# Fn ps90



## Kemposhot (Jun 7, 2011)

Just bought one of these a month ago.  It's the civilian version of the P90.  I've only taken it to the range once so far, but it shoots great and is a lot of fun.  Just curious though to see if anyone else owns, and what they think about it.  Also if anyone can recommend anything to buy to add on to it or go along with it.  Thanks!!


----------



## Archangel M (Jun 7, 2011)

My .02

It's an overpriced .22 that looks "cool". 

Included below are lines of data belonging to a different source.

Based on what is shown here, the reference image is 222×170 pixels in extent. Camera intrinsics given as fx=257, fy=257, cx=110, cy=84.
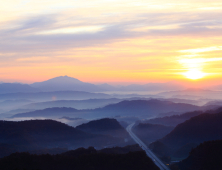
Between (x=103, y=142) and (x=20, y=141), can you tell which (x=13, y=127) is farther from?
(x=103, y=142)

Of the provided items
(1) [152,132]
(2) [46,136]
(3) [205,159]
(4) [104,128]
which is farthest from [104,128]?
(3) [205,159]

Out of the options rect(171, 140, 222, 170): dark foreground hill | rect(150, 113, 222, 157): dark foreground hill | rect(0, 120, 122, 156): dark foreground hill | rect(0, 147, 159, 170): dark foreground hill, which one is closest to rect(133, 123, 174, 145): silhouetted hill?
rect(150, 113, 222, 157): dark foreground hill

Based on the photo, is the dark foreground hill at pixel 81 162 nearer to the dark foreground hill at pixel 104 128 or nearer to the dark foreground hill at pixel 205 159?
the dark foreground hill at pixel 205 159

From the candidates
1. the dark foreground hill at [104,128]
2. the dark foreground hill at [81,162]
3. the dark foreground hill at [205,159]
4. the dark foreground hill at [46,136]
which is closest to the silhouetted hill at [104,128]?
the dark foreground hill at [104,128]

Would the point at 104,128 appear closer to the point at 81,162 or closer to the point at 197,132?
the point at 197,132

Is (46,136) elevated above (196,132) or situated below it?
above

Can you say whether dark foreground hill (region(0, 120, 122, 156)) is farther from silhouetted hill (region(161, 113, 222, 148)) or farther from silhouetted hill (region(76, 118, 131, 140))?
silhouetted hill (region(161, 113, 222, 148))
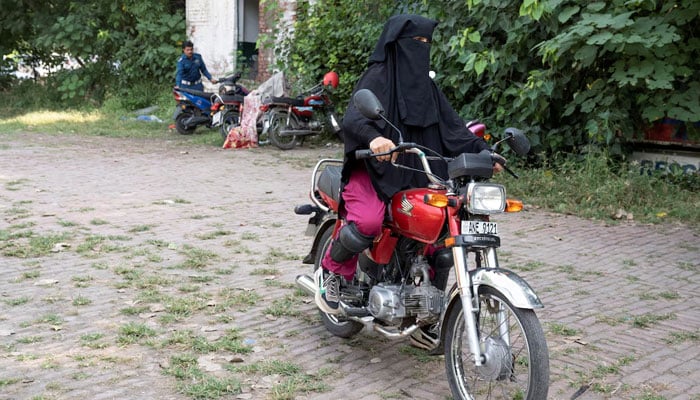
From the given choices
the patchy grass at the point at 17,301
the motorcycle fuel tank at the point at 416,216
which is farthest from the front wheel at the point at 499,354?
the patchy grass at the point at 17,301

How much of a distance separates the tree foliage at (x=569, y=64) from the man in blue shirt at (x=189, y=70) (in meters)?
6.70

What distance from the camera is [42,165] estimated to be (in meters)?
11.8

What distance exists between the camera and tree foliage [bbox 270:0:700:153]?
9.33 metres

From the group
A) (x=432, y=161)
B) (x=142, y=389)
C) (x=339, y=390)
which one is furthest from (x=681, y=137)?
(x=142, y=389)

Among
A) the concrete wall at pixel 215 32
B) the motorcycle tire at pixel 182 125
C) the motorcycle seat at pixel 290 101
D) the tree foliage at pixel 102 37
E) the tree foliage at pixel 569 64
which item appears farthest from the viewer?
the tree foliage at pixel 102 37

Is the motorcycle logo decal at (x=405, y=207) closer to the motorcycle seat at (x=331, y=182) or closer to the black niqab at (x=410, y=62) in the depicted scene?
the black niqab at (x=410, y=62)

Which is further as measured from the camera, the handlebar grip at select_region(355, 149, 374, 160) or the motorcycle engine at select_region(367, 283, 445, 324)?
the motorcycle engine at select_region(367, 283, 445, 324)

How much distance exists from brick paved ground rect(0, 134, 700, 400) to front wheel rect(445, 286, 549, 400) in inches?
12.2

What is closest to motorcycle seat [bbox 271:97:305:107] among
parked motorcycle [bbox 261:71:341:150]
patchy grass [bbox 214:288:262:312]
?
parked motorcycle [bbox 261:71:341:150]

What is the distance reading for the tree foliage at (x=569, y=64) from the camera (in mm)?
9328

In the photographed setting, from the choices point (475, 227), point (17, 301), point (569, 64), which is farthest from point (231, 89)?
point (475, 227)

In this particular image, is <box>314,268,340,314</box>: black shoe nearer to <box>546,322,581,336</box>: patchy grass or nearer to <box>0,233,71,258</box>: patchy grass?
<box>546,322,581,336</box>: patchy grass

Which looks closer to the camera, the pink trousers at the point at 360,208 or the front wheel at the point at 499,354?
the front wheel at the point at 499,354

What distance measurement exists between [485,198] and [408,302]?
80cm
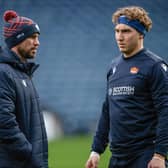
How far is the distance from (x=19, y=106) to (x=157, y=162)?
836 millimetres

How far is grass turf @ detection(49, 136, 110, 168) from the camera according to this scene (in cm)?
782

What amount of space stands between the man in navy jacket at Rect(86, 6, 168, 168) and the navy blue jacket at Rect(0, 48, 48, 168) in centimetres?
45

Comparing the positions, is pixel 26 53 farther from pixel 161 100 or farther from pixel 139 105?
pixel 161 100

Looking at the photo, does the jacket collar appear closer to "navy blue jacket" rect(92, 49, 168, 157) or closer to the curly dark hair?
"navy blue jacket" rect(92, 49, 168, 157)

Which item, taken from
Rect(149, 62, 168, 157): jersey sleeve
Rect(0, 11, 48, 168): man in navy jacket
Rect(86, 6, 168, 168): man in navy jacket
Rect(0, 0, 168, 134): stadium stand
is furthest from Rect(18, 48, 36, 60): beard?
Rect(0, 0, 168, 134): stadium stand

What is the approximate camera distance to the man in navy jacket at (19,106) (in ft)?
12.0

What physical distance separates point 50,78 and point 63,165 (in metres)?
3.89

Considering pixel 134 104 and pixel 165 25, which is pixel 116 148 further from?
pixel 165 25

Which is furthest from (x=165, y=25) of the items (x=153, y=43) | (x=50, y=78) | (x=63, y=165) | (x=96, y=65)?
(x=63, y=165)

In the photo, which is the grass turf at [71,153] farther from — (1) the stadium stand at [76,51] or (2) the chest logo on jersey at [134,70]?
(2) the chest logo on jersey at [134,70]

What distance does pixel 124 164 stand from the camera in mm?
3859

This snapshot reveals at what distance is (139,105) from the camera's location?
12.5ft

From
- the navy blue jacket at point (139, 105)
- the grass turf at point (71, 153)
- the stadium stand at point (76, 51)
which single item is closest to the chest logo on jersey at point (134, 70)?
the navy blue jacket at point (139, 105)

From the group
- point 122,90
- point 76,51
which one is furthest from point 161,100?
point 76,51
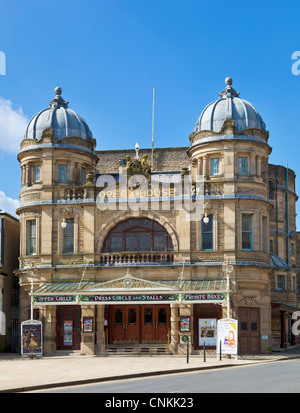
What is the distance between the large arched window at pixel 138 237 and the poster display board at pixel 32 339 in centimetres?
695

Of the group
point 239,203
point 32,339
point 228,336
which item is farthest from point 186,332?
point 32,339

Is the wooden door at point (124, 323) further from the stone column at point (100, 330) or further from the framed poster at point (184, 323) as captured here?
the framed poster at point (184, 323)

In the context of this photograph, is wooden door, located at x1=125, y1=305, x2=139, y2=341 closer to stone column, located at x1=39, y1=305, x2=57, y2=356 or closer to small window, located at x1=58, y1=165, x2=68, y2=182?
stone column, located at x1=39, y1=305, x2=57, y2=356

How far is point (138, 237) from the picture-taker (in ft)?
138

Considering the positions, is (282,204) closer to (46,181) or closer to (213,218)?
(213,218)

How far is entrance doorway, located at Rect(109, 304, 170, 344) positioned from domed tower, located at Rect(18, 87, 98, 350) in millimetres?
3830

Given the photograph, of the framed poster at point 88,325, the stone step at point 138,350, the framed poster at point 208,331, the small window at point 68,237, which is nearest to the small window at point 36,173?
the small window at point 68,237

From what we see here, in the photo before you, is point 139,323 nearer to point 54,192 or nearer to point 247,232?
point 247,232

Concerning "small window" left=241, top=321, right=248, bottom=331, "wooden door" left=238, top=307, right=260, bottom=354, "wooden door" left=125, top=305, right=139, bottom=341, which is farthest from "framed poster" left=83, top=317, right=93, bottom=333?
"small window" left=241, top=321, right=248, bottom=331

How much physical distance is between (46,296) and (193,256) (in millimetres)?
8929

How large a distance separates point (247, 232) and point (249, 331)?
5859mm

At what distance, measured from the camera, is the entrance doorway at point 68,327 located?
4156cm
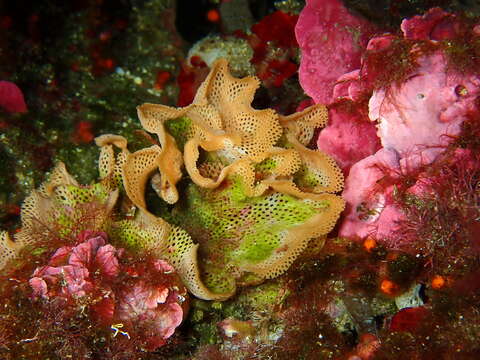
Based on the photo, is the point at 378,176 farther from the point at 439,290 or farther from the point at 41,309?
the point at 41,309

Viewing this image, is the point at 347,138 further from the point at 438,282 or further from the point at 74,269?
the point at 74,269

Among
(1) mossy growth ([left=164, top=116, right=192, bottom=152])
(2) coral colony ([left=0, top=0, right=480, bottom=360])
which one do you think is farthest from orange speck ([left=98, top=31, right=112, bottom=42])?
(1) mossy growth ([left=164, top=116, right=192, bottom=152])

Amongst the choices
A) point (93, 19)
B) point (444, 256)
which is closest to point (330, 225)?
point (444, 256)

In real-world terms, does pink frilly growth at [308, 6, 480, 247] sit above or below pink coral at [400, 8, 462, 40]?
below

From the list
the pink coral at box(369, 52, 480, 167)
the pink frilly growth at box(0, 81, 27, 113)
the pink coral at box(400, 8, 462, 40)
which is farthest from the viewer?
the pink frilly growth at box(0, 81, 27, 113)

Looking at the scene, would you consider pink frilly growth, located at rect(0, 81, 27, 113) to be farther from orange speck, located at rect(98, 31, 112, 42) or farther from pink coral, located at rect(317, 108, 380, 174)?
pink coral, located at rect(317, 108, 380, 174)

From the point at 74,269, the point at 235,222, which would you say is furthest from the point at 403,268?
the point at 74,269

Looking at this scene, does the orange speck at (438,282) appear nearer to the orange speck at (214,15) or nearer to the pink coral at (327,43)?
the pink coral at (327,43)

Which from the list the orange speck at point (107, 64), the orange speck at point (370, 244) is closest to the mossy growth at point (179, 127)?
the orange speck at point (370, 244)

The 5.7X28 is an unproven manstopper. The P90 is a "niche gun" designed for a "niche role". 9mm based subguns like the MP5 are great for CQB but wouldn't penetrate body armor. The 5.7X28 (at short range) will penetrate armor but the terminal performance is severely lacking. The wound channel is far too small (think icepick). Even with the ammunition designed to make it partialy effective it has experienced many problems failing to provide adequate stopping power. Civilians are unable to even get that ammunition. While the BG may eventually bleed out, I'd go for something more proven to do "more with less".

BUT

Not meaning to rain on your fun with a cool new gun....If you can afford it and you enjoy shooting it there is absolutely nothing wrong with THAT and in a pinch, well, I wouldn't volunteer to get shot with one. I would prefer an M4 myself.


----------



## SFC JeffJ (Jun 8, 2011)

I gotta agree about the rounds performance. But they do look cool and would be a lot of fun to shoot.


----------



## chinto (Jun 14, 2011)

hell the 6.8 is a lot better round.. I personally prefer the 7.62 X 63 or the 7.62X51 any day!


----------